Sulla vettura usata dal terrorista di New Orleans sventolava una bandiera dell’Isis. È caccia a eventuali complici. «Le autorità indagano per terrorismo e stanno cercando di determinare se l’attacco sia stato ispirato oppure diretto dallo Stato islamico», riferisce tra gli altri il Corriere della Sera. Cittadino americano, nato a Beaumont in Texas 42 anni fa, Shamsud-Din Jabbar «aveva servito per anni nell’esercito Usa» e poi «aveva fondato un’azienda immobiliare, ma aveva difficoltà finanziarie e due divorzi alle spalle». In una intervista con Repubblica il conduttore radiofonico Sebastian Gorka, che dal 20 gennaio tornerà alla Casa Bianca come direttore per l’antiterrorismo, dice che gli Usa sono «sul fronte della guerra al terrore» e nel merito accusa l’attuale esecutivo di non aver fatto abbastanza per depotenziare l’urto del radicalismo islamico. «Le forze di Al Qaeda e Isis sono cresciute notevolmente, da quando Biden ha restituito l’Afghanistan al regime fondamentalista dei Talebani», sostiene Gorka. «Ma non possiamo ignorare altri attori, come Hamas che ha massacrato più di 1.200 uomini, donne e bambini innocenti negli attacchi del 7 ottobre».
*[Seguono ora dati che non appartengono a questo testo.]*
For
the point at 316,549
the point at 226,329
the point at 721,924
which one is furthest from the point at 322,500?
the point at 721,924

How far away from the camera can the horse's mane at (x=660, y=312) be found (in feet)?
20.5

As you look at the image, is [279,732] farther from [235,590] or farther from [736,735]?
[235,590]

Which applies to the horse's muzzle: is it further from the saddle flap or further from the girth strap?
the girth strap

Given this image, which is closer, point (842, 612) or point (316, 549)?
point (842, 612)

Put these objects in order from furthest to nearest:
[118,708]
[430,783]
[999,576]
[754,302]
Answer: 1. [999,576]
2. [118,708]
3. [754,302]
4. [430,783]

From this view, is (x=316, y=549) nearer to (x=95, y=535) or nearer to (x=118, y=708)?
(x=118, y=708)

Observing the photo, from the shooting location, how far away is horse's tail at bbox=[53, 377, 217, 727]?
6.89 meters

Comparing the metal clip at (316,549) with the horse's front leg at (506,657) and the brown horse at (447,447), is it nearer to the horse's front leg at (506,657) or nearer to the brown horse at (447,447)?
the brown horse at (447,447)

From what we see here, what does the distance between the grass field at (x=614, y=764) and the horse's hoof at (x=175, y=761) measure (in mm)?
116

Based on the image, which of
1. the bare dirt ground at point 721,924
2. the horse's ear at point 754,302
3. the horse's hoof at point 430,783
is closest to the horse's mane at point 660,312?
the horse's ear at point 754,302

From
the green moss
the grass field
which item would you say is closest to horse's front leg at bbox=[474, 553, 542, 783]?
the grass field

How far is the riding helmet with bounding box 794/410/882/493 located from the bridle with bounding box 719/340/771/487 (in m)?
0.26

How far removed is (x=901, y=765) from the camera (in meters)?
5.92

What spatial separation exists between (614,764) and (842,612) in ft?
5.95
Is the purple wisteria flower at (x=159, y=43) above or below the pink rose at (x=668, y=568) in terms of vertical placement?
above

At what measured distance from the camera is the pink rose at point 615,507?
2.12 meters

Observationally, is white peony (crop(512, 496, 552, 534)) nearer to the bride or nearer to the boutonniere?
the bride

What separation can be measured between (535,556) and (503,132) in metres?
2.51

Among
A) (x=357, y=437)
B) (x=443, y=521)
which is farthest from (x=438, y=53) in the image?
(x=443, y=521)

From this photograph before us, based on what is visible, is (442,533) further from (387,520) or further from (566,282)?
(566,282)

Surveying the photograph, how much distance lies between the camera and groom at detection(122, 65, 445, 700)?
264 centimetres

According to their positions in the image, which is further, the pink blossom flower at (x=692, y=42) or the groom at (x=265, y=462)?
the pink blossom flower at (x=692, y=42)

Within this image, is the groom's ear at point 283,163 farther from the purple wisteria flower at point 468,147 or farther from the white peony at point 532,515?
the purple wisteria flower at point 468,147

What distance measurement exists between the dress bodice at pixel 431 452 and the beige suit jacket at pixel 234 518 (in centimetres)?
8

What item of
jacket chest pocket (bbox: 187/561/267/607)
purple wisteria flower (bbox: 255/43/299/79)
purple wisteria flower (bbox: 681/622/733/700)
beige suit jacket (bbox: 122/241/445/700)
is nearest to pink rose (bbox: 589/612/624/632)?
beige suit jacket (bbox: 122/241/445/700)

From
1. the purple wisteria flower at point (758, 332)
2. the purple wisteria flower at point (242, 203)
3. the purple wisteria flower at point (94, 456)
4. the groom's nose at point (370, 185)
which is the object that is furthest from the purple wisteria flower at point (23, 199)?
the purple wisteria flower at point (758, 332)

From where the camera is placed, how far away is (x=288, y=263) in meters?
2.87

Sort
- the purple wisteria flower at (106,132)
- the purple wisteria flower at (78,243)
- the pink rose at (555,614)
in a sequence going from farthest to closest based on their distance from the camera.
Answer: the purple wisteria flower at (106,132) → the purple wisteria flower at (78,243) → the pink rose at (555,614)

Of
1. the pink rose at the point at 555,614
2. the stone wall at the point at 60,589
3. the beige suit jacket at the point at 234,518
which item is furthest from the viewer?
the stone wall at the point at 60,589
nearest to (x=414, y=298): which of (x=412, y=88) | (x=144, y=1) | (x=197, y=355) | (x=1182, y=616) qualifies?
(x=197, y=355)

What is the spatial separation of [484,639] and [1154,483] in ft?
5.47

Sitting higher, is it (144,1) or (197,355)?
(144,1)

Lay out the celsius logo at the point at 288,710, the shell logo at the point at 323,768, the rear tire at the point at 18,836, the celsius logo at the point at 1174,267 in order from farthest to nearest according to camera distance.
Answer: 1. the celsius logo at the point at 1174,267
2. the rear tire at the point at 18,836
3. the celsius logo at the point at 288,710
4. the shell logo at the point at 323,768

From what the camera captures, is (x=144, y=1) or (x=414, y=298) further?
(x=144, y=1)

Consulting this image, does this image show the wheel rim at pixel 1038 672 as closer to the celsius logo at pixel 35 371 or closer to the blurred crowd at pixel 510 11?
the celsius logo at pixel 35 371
«Le ultime dichiarazioni del papa sul conflitto in Medio Oriente, le accuse a Israele, mettono a rischio il dialogo maturato negli ultimi 60 anni», dichiara la presidente Ucei Noemi Di Segni al Foglio. «Se prima del 7 ottobre sarebbe stato normale invitarlo in sinagoga, adesso la vedo molto difficile. Non è più una scelta scontata e ovvia». È ovvio che a Gaza c’è un popolo che soffre, prosegue Di Segni, «ma soffre non solo perché c’è una guerra: quel popolo è vittima in primo luogo del terrorismo di Hamas». La presidente Ucei rivolge un pensiero di «vicinanza e solidarietà» a Cecilia Sala, prigioniera da due settimane nel carcere di Evin a Teheran, unendosi alle richieste per la sua liberazione.

“L’Iran si prenda tutti i suoi tifosi”, titola il Giornale sulla vicenda della giornalista sequestrata dal regime degli ayatollah. «Se uno Stato sovrano con quasi novanta milioni di cittadini arriva a sequestrare una giovane giornalista occidentale per ottenere ciò che non riesce a ottenere alla luce del sole né con la diplomazia né con la politica, significa che quello Stato è davvero alla frutta, anche se non gli mancano misteriose complicità», accusa in un editoriale il suo direttore Alessandro Sallusti. «Per esempio, poco più di un anno fa un delegato iraniano ha assunto la presidenza del forum sociale del Consiglio per i diritti umani delle Nazioni Unite, e non sto raccontando una barzelletta».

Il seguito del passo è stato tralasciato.